(Work to complete): Write out, exactly as they stand, the line containing "United States, site lebec_CA-25." and all subsequent lines up to and including the final line of the records.
-=-=-=-=-
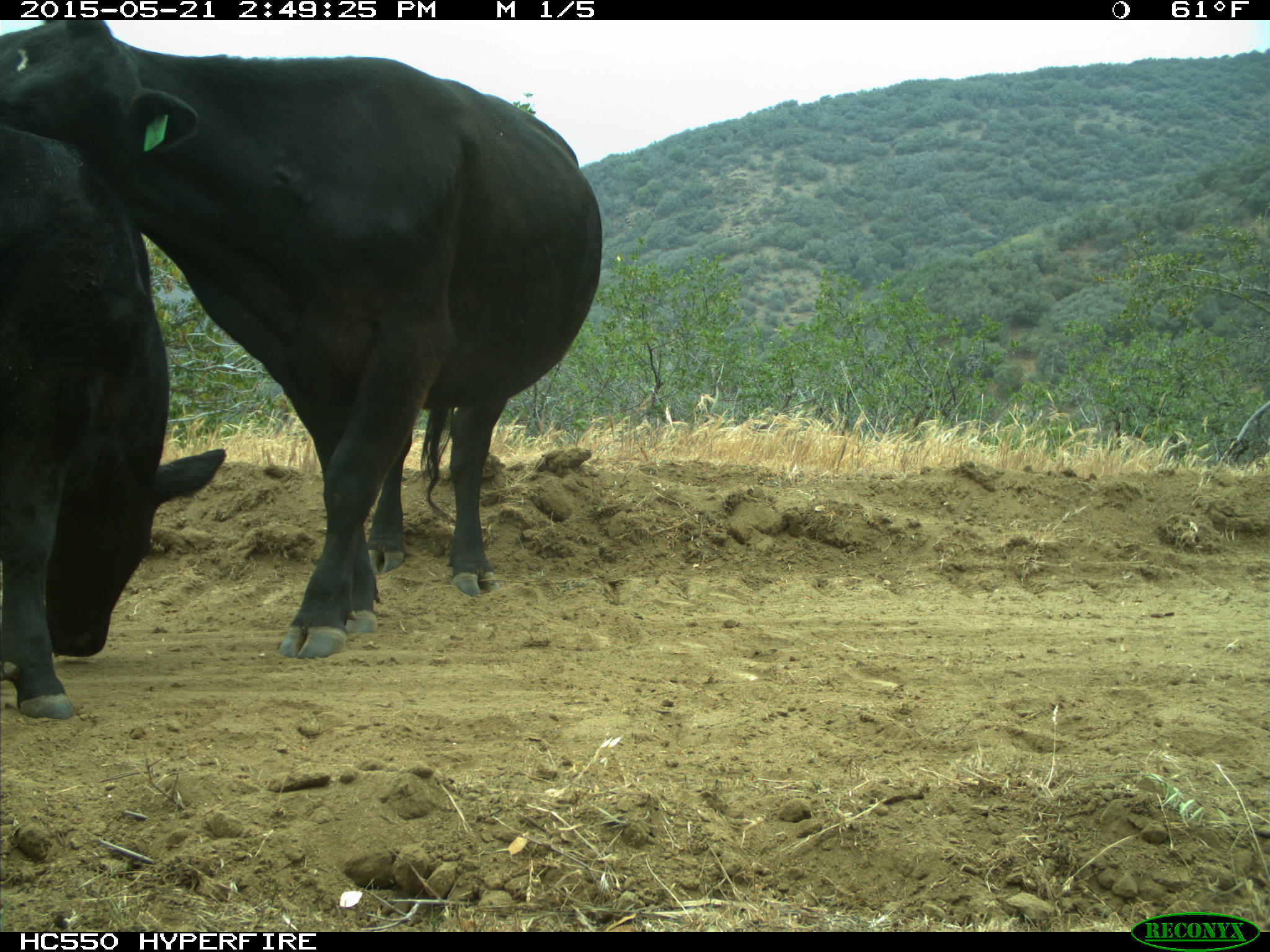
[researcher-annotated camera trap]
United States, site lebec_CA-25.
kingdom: Animalia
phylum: Chordata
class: Mammalia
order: Artiodactyla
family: Bovidae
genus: Bos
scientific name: Bos taurus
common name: domestic cow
-=-=-=-=-
(Output for this exercise):
United States, site lebec_CA-25.
kingdom: Animalia
phylum: Chordata
class: Mammalia
order: Artiodactyla
family: Bovidae
genus: Bos
scientific name: Bos taurus
common name: domestic cow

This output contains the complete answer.